» **WRITTEN INSTRUCTION**
Please select each line in the records below that contains the word "nearest".

» **Collected data**
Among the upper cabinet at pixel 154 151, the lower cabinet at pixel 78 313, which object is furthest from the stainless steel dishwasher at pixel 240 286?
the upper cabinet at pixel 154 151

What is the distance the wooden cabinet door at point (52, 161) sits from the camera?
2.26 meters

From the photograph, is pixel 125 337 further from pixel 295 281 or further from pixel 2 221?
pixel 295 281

==

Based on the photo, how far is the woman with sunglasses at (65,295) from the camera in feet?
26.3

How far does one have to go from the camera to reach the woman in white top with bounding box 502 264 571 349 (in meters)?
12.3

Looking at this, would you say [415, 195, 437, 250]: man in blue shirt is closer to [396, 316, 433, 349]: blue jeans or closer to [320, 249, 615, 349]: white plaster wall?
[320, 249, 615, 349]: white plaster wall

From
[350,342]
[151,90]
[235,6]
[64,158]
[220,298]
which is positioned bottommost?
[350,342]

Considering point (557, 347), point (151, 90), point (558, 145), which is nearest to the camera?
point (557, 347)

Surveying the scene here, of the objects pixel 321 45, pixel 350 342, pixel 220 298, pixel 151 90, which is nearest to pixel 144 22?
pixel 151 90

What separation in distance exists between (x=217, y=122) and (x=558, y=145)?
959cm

» **WRITTEN RESPONSE**
Considering point (557, 347), point (151, 90), point (558, 145), which is nearest to the camera?
Surveying the scene here, of the objects pixel 321 45, pixel 350 342, pixel 220 298, pixel 151 90, which is nearest to pixel 144 22?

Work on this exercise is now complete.